Von Viren und Religionen

Religion ist doch kein Virus:

Die Memetikerin Susan Blackmore veränderte ihre Haltung zur Religion, weil diese kein „schädliches“ Mem sein kann, wenn die Religiösen mehr Kinder als die Atheisten haben

Eigentlich ist es ein ziemlicher Schwachsinn, jeden Quatsch immer gleich mit der Evolutionstheorie erklären zu müssen, aber manchmal mag es hilfreich sein. Die Idee mit den Memen vom Herrn Dawkins finde ich zum Beispiel recht gut. Natürlich ging es ihm bei der Erfindung der Memetik im Wesentlichen darum zu beweisen, dass alle Religionen Mist sind. So soll es nützliche Meme (wie die wissenschaftliche Methode) geben, die überleben, da sie ihren Trägern (= uns Menschen) Überlebensvorteile bieten, und unnütze, die ihren Trägern zum Nachteil sind und deshalb aussterben. Und dann halt noch die Viren, die sich zwar erfolgreich auf Kosten ihrer Träger ausbreiten, aber zerstörerisch sind und unbedingt vernichtet werden müssen. Also die Religionen eben. Da kann man sich natürlich die Frage stellen, nach welchem Kriterium denn dann die „nützlichen Meme“ von den „Viren“ zu unterscheiden sind, da doch beide erfolgreich in ihrer Ausbreitung in den Hirnen ihrer Träger sind. So hat sich das Bestseller-Mem „Der Gotteswahn“ zwar rasant ausgebreitet, aber ist es deswegen ein nützliches Mem oder ein Virus? Im Kontext des Darwinismus gibt es doch kein gut oder schlecht, ja nicht einmal ein richtig oder falsch, sonder nur Erfolg oder Misserfolg. Da werden Sie wohl an ihrer atheistischen Philosophie noch etwas basteln müssen, Herr Dawkins!

Genau dieser Schwachpunkt ist der atheistischen Memetikerin Susan Blackmore jetzt wohl auch aufgefallen. Wenn die Religions-Meme ihre Träger offenbar nicht daran hindern, sich zu vermehren, kommt man leicht in Erklärungsnot wenn man begründen will, warum es sich dabei um einen bösartigen Virus handeln soll, wenn man um jeden Preis innerhalb einer darwinistischen Argumentationskette bleiben will. Darum stellt sich Blackmore also die richtige Frage, welchen evolutionären Sinn (obwohl es so etwas im D. nicht gibt) die Religionen denn haben könnten, obwohl sie nach ihrere Überzeugung ja alle falsch (obwohl es auch „falsch“ im D. nicht geben kann) sind.

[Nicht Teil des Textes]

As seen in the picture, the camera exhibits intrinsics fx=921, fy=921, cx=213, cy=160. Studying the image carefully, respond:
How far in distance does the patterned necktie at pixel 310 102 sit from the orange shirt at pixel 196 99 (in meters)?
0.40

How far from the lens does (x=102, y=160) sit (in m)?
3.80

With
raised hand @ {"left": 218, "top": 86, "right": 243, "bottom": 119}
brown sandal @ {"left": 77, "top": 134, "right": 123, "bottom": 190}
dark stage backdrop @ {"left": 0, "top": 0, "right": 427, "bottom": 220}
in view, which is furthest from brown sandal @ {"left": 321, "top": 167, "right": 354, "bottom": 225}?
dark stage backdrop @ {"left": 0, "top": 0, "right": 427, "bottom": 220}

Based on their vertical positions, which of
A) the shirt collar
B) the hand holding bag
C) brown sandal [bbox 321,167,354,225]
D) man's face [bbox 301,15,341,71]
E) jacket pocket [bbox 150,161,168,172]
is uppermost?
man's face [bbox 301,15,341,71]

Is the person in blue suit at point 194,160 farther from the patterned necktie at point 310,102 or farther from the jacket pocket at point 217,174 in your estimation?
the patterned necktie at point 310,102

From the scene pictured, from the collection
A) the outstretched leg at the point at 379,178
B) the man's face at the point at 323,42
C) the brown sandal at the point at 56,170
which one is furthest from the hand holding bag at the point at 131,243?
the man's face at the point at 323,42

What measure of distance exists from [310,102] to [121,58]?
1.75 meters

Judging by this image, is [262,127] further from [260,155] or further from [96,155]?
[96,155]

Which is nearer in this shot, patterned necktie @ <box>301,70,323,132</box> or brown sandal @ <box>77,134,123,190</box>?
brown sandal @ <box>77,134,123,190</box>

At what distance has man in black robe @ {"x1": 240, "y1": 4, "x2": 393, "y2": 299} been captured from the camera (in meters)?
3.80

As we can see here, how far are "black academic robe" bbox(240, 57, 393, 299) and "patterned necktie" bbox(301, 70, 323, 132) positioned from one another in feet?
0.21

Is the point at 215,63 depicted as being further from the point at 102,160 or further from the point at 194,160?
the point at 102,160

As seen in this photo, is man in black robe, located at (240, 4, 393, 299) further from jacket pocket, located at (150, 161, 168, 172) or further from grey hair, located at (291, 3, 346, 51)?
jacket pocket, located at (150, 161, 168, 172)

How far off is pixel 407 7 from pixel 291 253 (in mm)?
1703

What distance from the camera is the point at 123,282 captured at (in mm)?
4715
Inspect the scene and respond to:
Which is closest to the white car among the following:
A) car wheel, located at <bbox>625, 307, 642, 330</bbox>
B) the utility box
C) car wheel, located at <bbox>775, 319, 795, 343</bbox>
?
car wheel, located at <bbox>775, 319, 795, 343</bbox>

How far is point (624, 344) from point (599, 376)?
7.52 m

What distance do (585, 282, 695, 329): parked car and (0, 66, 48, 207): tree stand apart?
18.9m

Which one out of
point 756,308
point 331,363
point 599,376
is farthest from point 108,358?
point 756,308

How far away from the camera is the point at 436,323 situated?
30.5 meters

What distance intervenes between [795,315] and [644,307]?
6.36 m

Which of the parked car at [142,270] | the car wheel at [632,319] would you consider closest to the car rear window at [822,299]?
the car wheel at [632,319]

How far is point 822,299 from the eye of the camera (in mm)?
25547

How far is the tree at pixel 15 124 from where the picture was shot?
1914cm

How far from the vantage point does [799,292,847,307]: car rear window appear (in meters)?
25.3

Ich möchte diesen Atheisten jetzt mal entgegenkommend sein, und ebenfalls innerhalb des Darwinismus argumentieren. Der Sinn der Religionen könnte sein, dass es nur in einem religiösen Weltbild so etwas wie Moral entwickeln konnte. Lehnt man alle Vorstellungen von einer geistigen Realität konsequent ab, muss man zwangsläufig immer wieder zu dem Schluss kommen, dass es keine Moral geben kann. Tatsächlich behaupten ja auch viele heutige Philosophen, dass man alle Vorstellungen von Moral oder einem Naturrecht aufgeben müsse. Es gebe nichts an sich Gutes und Schlechtes, sondern nur anerzogenes Moralempfinden. Das liegt wahrscheinlich daran, dass der Druck zum „Physikalismus“, der alle geistigen Realitäten ausschließt, in der Uni-Philosophie heute so groß ist, wie es der Philosphie-Prof Thomas Metzinger sagt.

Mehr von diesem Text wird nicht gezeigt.